Employment Regulations and Restrictions
Immigration, Minors, Overtime
Evidence of Right to Work in the United States
All newly hired employees must prove their identity and right to work in the United States. Based on the Immigration Reform and Control Act of 1986 (IRCA), it is illegal to hire an unauthorized worker. Employees must provide evidence to employers verifying their identity and right to work in the United States. Acceptable evidence/documents are listed on Form I-9.
In order for employers to protect themselves from penalties, all parishes on the Diocesan Payroll Service are requested to adhere to the requirements listed below. Please pay special attention to item 3 below. It is a requirement per IRCA.
At the time of hire employers are required:
- to have employees fill out Section 1 of Form I-9, Employment Eligibility Verification
- ensure that employees provide original documentary evidence of their identity and eligibility
- complete properly and sign the employer’s portion of I-9 (Section 2) within 3 days of the date of hire. Forward the Form I-9, along with the copies of ID’s submitted by the employees to the Diocese as part of the completed payroll enrollment packet.
The employer (parishes on the Diocesan Payroll) is responsible for ensuring completion of the entire form. The employer must complete section 2 of the Form I-9 by no later than close of business on the employee’s third day of employment services. The employer must review documentation presented by the employee and record document information on the form. Proper documentation establishes both that the employee is authorized to work in the United States and that the employee who presents the employment authorization document is the person to whom it was issued. The employer should supply to the employee the official list of acceptable documents for establishing identity and work eligibility.
The employer may accept any List A document, establishing both identity and work eligibility, or combination of a List B document (establishing identity) and List C document (establishing work eligibility), that the employee chooses to present. (the documentation presented is not required to substantiate information provided in Section 1). The employer must examine the document(s) and accept them if they reasonably appear to be genuine and relate to the employee who presents them. Requesting more or different documentation than the minimum necessary to meet this requirement may constitute an unfair immigration-related employment practice. If the documentation presented by an employee does not reasonably appear to be genuine or relate to the employee who presents them, employers must refuse acceptance and ask for other documentation from the list of acceptable documents that meets the requirements. An employer should not continue to employ an employee who cannot present documentation that meets the requirements.
Employment of Minors and Students
Minors under the age of 14
Employment is generally prohibited, unless the minor is working for a parent, and even those jobs cannot be hazardous or in mining or manufacturing. The minimum age and hours restrictions are greatly relaxed for agricultural occupations, especially where his or her parents employ the minor. Minors working as actors or performers in the movies, television, theater or radio are exempt, as are all news carriers and home workers making Christmas wreaths.
Employers can protect themselves from child labor violations by getting from the minor proof of age in the form of an age certificate (working papers) approved or recognized by the Wage and Hour Division. Employers should request an age certificate for all prospective employees who claim to be at or near the required age for employment to protect themselves against later charges, should the minor’s documents prove to be false.
Students claiming tax-exempt status
High school and college students filing a W-4 form are not automatically exempt from withholding taxes, even though their prior year’s withholding was totally refunded. They must meet all the tests for exemption required by the IRS, including the $750 limit on income (including $250 in non-wage income) for dependents. A claim of exemption from withholding is effective for one year only. A new form W-4 must be filed by February 15th of the following year.
Overtime for Non-Exempt Employees
In accordance with the Wage and Hour provisions of the federal Fair Labor Standards Act, overtime for non-exempt employees is to be compensated for by overtime pay or compensatory time off after 40 hours of work in a week (Sunday through Saturday). There is no overtime paid for work beyond eight hours a day or for work on a day off unless the weekly time exceeds 40 hours. Overtime is paid from the point the 40-hour total is reached.

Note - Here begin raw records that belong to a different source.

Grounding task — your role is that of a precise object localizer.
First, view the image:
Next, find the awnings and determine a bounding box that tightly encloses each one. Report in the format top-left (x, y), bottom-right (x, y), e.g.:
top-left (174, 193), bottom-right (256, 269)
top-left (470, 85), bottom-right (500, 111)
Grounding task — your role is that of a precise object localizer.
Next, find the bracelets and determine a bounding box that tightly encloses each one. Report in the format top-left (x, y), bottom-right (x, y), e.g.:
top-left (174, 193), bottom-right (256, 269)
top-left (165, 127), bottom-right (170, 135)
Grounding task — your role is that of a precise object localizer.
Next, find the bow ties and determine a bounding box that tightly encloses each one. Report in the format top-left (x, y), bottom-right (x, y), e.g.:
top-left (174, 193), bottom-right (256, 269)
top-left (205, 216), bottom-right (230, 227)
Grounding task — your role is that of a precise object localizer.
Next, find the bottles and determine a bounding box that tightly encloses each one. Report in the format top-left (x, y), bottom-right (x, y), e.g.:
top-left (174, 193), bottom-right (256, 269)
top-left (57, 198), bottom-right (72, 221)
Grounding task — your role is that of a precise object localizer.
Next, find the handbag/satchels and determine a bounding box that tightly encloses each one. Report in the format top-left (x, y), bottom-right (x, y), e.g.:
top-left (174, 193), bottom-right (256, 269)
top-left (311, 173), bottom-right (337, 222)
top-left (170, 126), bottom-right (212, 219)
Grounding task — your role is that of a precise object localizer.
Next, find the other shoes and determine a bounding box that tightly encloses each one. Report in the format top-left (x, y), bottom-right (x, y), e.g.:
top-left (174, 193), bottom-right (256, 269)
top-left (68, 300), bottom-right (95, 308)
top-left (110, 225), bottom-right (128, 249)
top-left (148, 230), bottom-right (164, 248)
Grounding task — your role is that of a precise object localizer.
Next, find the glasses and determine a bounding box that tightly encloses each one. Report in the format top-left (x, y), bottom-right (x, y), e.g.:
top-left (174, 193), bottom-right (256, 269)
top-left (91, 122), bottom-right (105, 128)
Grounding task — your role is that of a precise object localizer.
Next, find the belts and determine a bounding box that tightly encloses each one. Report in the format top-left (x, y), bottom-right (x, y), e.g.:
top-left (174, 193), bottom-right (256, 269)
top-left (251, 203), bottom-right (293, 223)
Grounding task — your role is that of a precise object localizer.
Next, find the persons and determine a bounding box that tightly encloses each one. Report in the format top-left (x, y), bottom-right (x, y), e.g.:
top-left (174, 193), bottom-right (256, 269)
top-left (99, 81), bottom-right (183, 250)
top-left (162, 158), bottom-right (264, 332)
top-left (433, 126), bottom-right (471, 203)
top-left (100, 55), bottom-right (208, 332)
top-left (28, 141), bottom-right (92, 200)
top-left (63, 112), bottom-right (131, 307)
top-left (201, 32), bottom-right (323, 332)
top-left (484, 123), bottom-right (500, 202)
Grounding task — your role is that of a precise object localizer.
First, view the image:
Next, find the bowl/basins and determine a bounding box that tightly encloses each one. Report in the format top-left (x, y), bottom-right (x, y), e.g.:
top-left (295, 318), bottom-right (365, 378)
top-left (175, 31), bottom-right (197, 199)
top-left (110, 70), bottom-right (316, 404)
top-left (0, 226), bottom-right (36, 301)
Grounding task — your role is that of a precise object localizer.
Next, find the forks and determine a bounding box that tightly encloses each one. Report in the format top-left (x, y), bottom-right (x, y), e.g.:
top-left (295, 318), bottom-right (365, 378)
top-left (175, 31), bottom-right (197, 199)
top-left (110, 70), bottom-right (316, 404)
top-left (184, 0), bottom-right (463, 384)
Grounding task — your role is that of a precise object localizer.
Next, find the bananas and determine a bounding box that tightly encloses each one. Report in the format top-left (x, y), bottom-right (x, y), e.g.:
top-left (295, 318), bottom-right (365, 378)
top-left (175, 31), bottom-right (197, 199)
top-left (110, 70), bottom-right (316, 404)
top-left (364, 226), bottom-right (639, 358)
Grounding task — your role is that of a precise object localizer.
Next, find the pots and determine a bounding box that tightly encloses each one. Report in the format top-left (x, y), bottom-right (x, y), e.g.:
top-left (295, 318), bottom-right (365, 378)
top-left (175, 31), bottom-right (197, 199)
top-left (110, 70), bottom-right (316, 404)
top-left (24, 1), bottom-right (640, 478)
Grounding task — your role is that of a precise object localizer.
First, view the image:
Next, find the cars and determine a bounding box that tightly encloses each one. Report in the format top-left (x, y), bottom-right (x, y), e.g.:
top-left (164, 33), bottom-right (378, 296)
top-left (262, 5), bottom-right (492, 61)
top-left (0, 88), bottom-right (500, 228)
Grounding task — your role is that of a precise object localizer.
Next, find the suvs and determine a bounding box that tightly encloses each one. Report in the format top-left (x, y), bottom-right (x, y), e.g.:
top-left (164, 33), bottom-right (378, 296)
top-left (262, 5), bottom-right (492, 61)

Up to 40 hours of work in a regularly scheduled workweek is paid at the regular salary rate. Work after 40 hours is to be paid at a rate of time-and-a-half of the regular salary rate. If time off is given in lieu of overtime pay, it must be taken within the same pay period and on the basis of one and one-half hours taken for every hour of overtime worked.
Overtime does not apply to exempt employees. As defined in the Fair Labor Standards Act, exempt employees generally are in executive, administrative, professional, and outside sales categories.
New overtime regulations took effect August 23, 2004. These regulations are designed to strengthen overtime protection for more than six million American workers based on the Department of Labor [DOL] release of the “FairPay” rules. The new regulations make significant changes to the exemption law related to the “minimum weekly salary” requirement and the “performance of certain job-related duties” requirement. For a detailed explanation on all areas of the FairPay rules, including details of the job duty requirements for each exemption, please visit the DOL website.